Eindrucksvoll dagegen war in dieser Woche der nachdenkliche Auftritt des Rock-Musikers Marius Müller-Westernhagens in der Talk-Sendung von Sandra Maischberger. Der Musiker, der Putin mehrfach getroffen hat und mit Altkanzler Gerhard Schröder befreundet war, mahnt Gespräche an und klagt über die Einseitigkeit des medialen Diskurses. Interessanterweise nimmt er intuitiv einen Vorschlag auf, den der langjährige Politikberater Horst Teltschik immer wieder gemacht hat: Wenn schon der Ex-Kanzler Gerhard Schröder mit Putin befreundet sei, dann müsse man doch, so der Sänger, diesen Gesprächskanal – bei aller Kritik an dessen finanziellem Gebaren – nutzen, um Fortschritte zu erreichen.

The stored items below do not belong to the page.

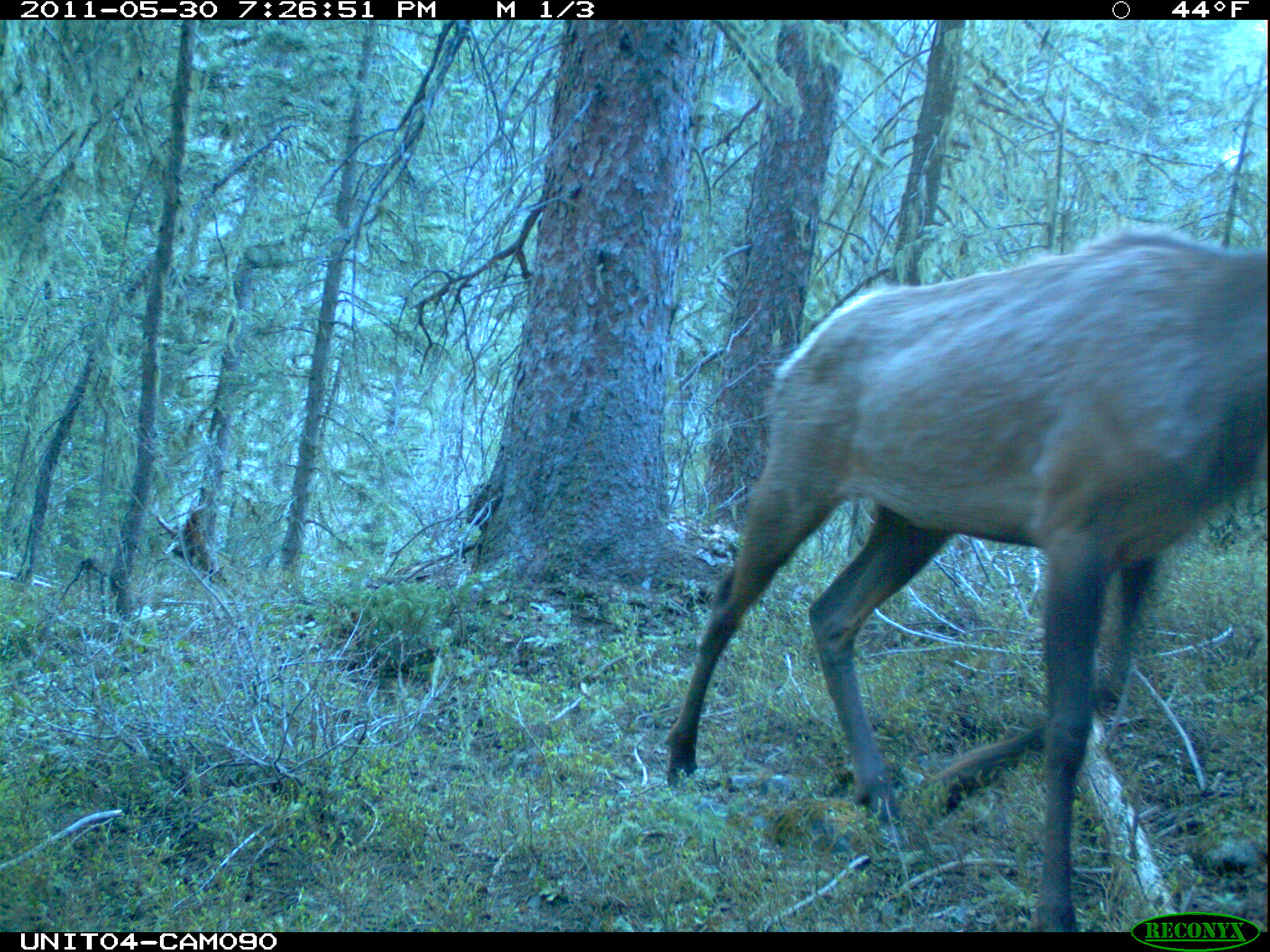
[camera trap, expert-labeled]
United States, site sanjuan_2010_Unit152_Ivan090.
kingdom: Animalia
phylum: Chordata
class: Mammalia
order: Artiodactyla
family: Cervidae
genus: Cervus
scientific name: Cervus elaphus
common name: red deer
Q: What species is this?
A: Cervus elaphus (red deer).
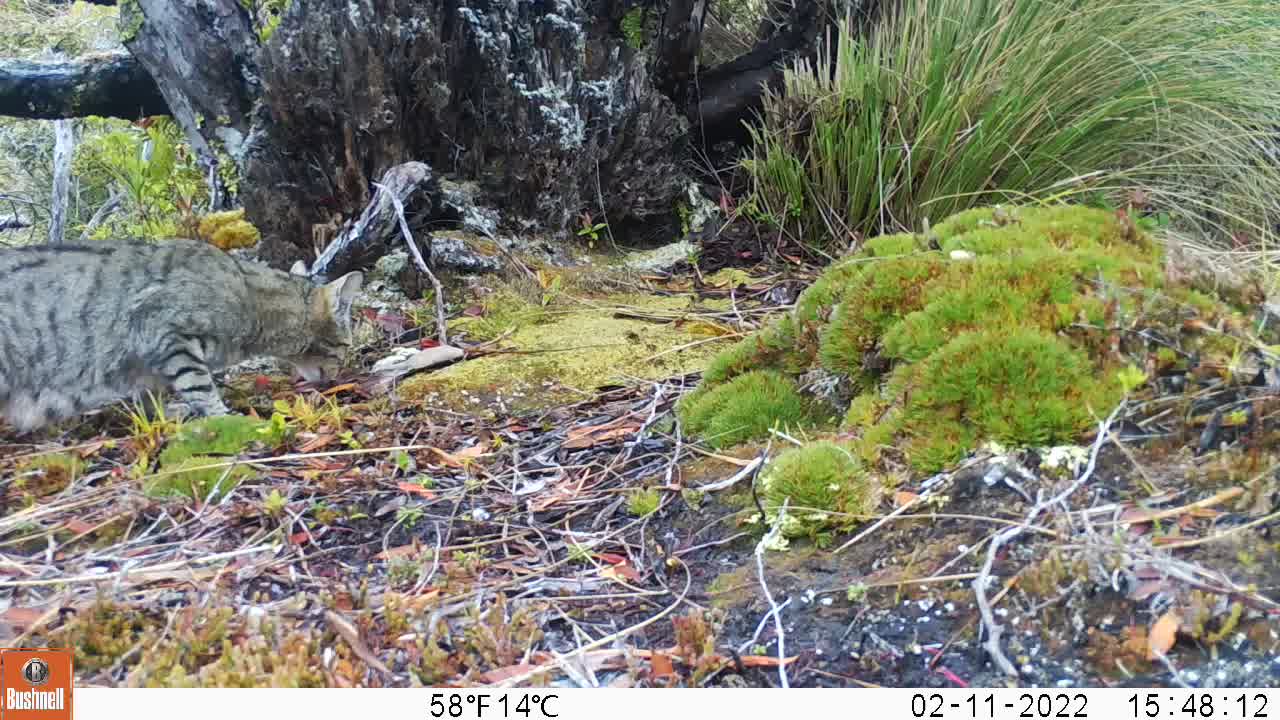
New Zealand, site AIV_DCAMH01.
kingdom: Animalia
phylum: Chordata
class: Mammalia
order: Carnivora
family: Felidae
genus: Felis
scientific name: Felis catus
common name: domestic cat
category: cat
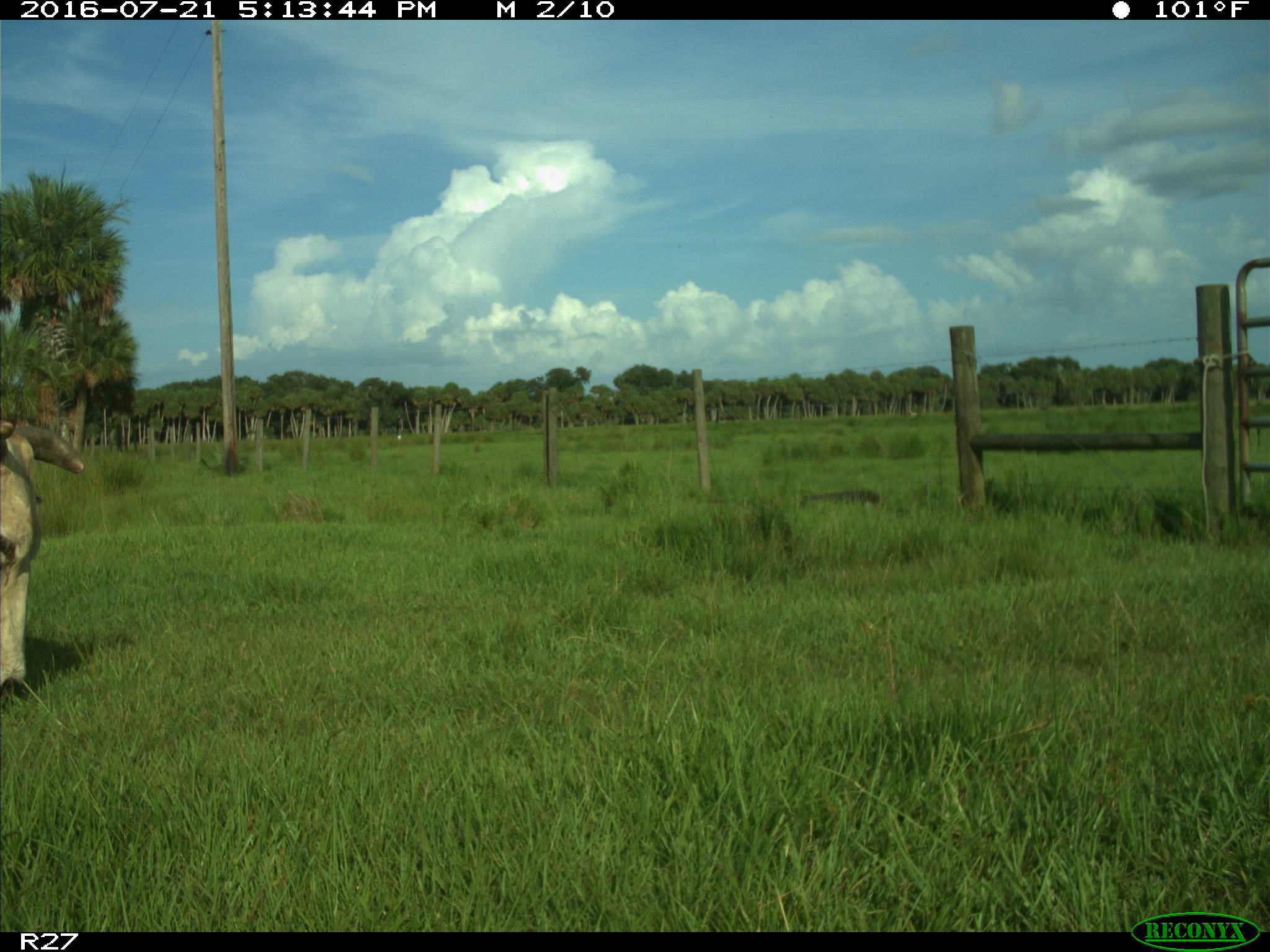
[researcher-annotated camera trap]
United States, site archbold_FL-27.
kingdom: Animalia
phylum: Chordata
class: Mammalia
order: Artiodactyla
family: Bovidae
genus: Bos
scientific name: Bos taurus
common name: domestic cow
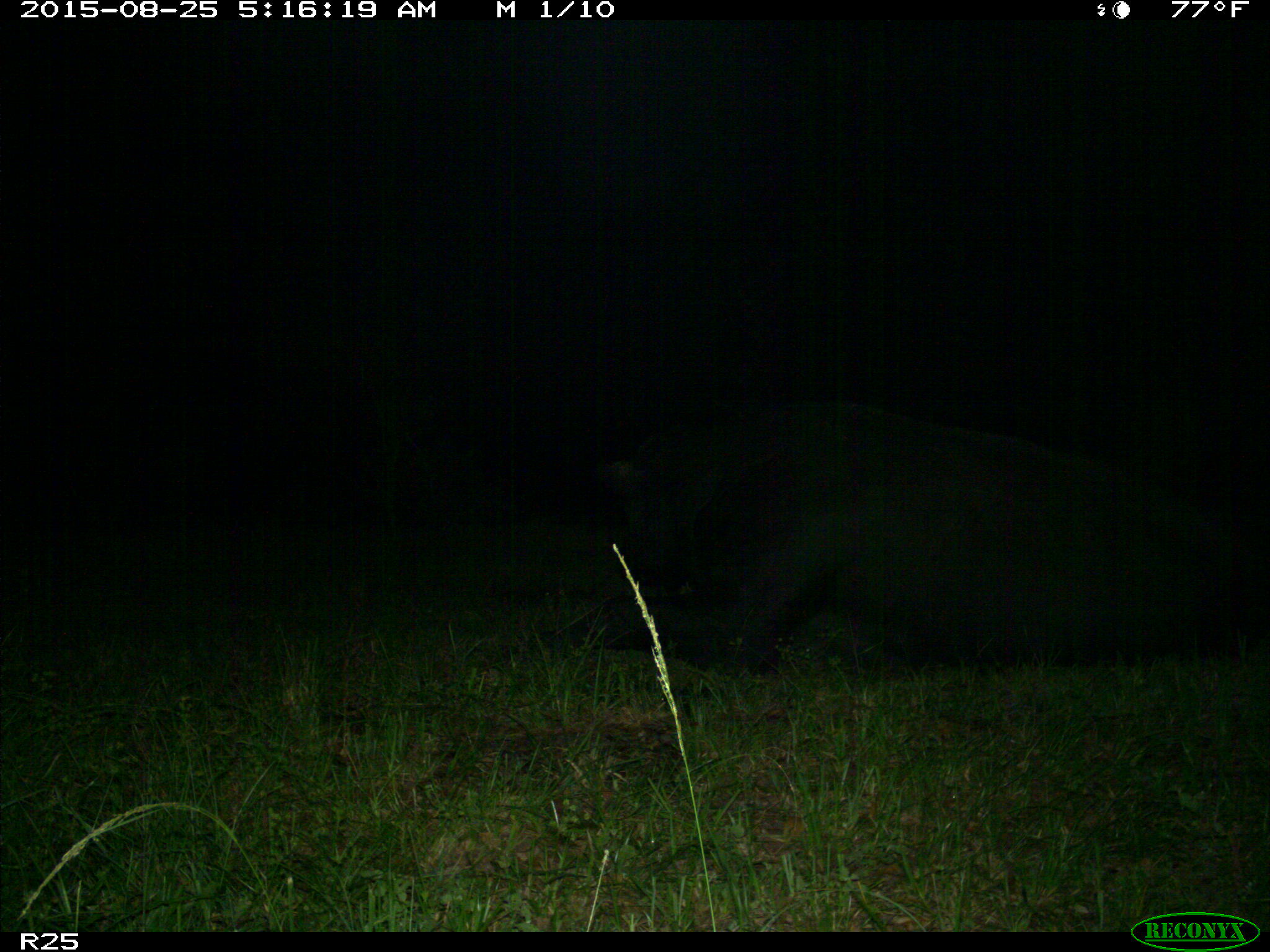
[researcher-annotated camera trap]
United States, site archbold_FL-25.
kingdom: Animalia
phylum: Chordata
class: Mammalia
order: Artiodactyla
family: Bovidae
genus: Bos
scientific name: Bos taurus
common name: domestic cow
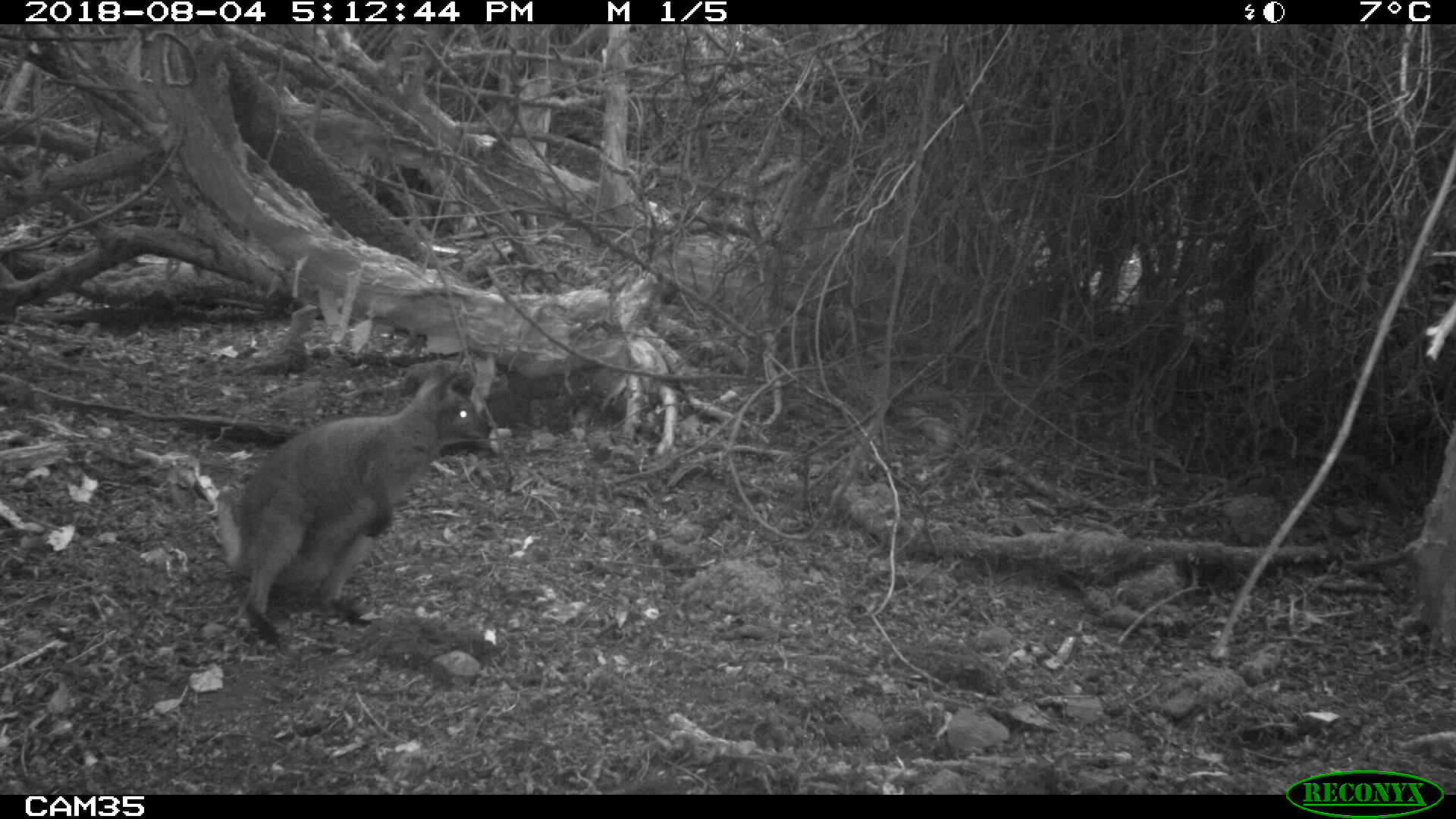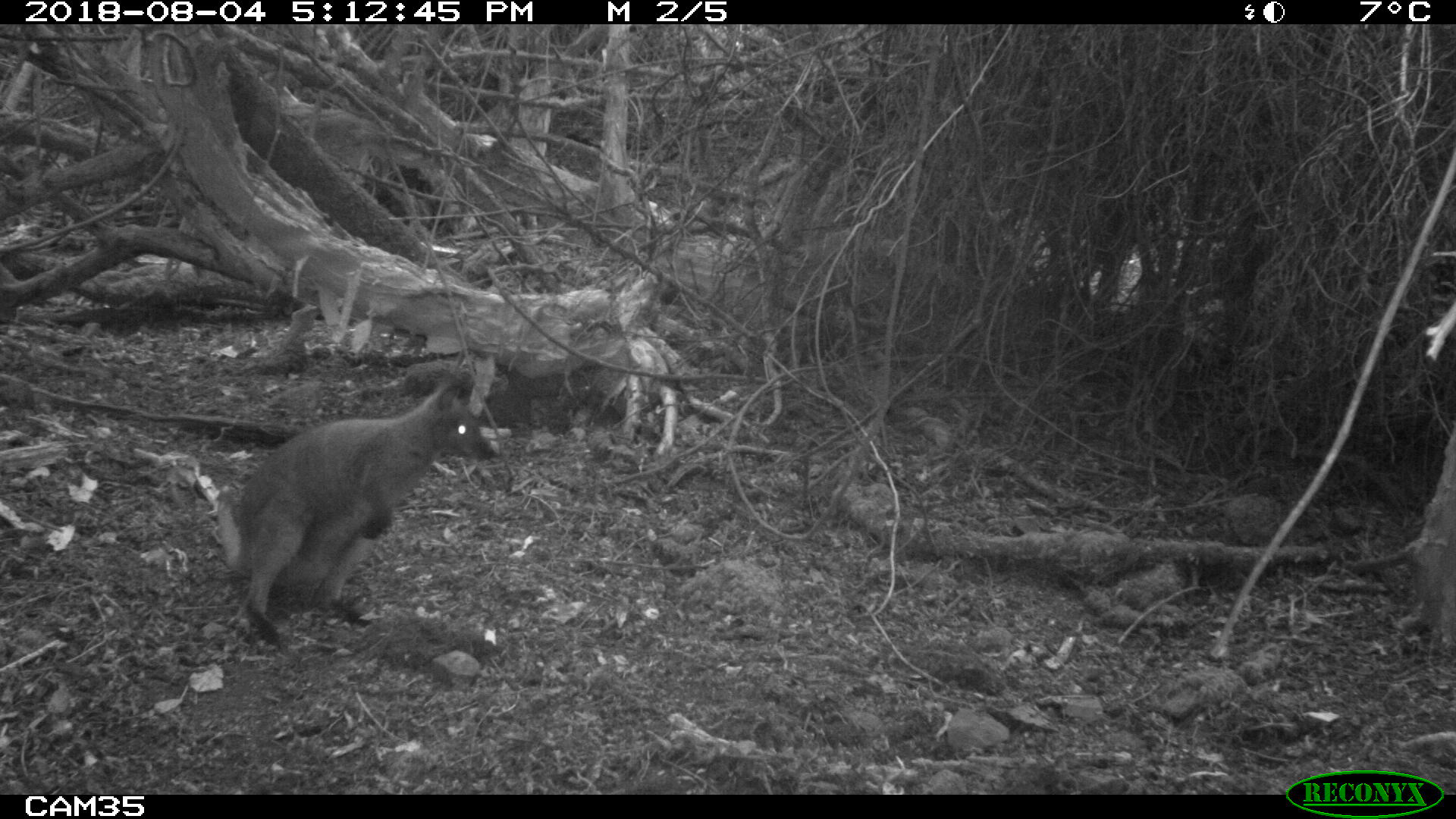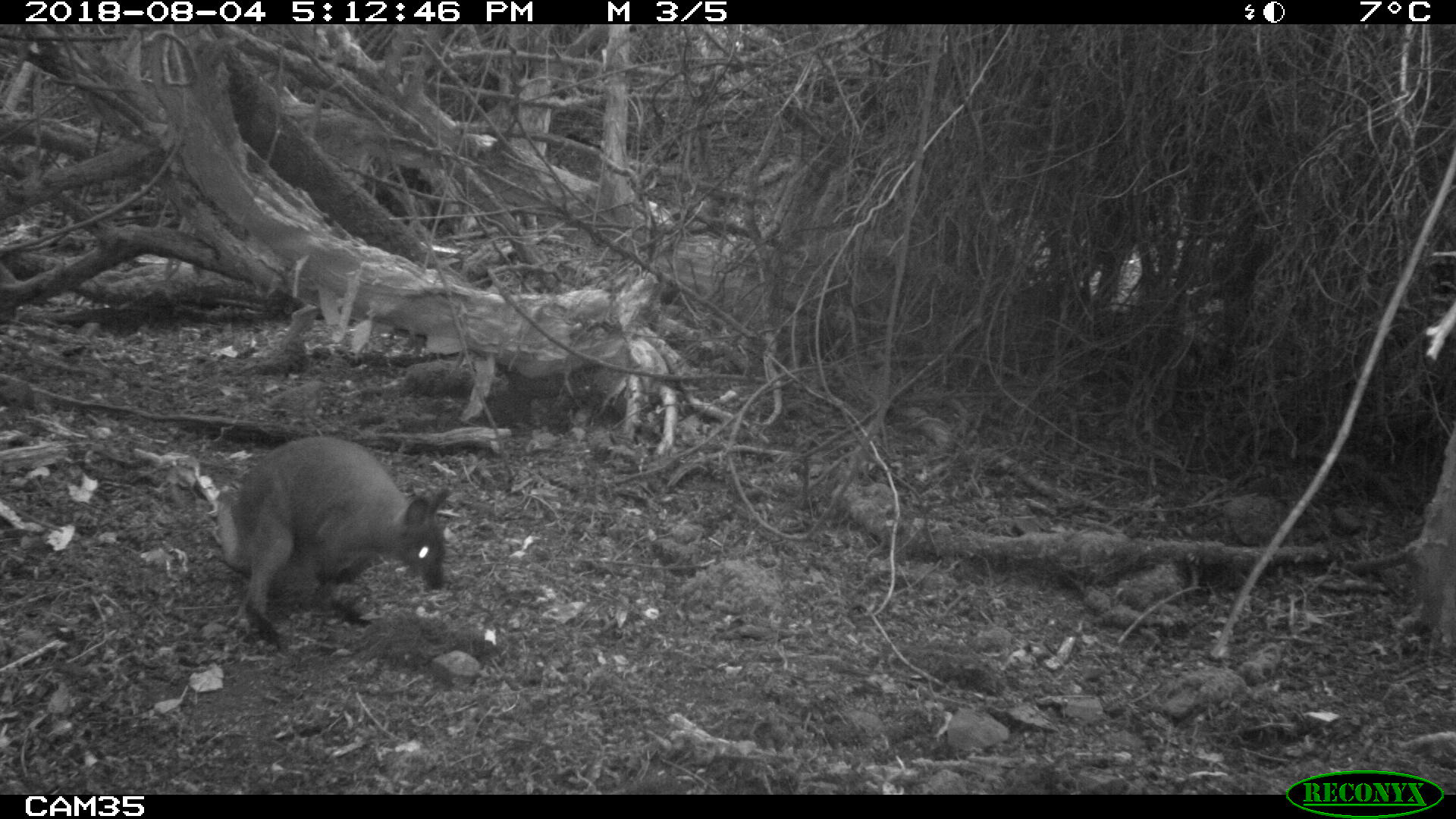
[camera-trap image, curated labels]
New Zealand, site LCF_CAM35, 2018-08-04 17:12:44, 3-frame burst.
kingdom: Animalia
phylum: Chordata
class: Mammalia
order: Diprotodontia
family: Macropodidae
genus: Notamacropus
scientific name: Notamacropus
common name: wallaby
Wallaby (Notamacropus).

Es war schon imponierend, in welcher Klarheit und Differenziertheit ein Rockmusiker, der ja kein Politikexperte ist, die Situation in der Ukraine versteht, bewertet und sogar noch in einen globalen Kontext einordnet.
Insgesamt nehmen in der Gesellschaft die Stimmen zu, die einfordern, dass es jenseits militärischer Anstrengungen politisch-diplomatische Lösungen für den Ukraine-Konflikt geben muss. Gleichzeitig, so sagen es die Fachleute, stehen im Osten der Ukraine die schlimmsten und unmenschlichsten Kämpfe vor der Tür, die dieser Krieg bisher gesehen hat. Das Ganze also ein Wettlauf gegen die Zeit.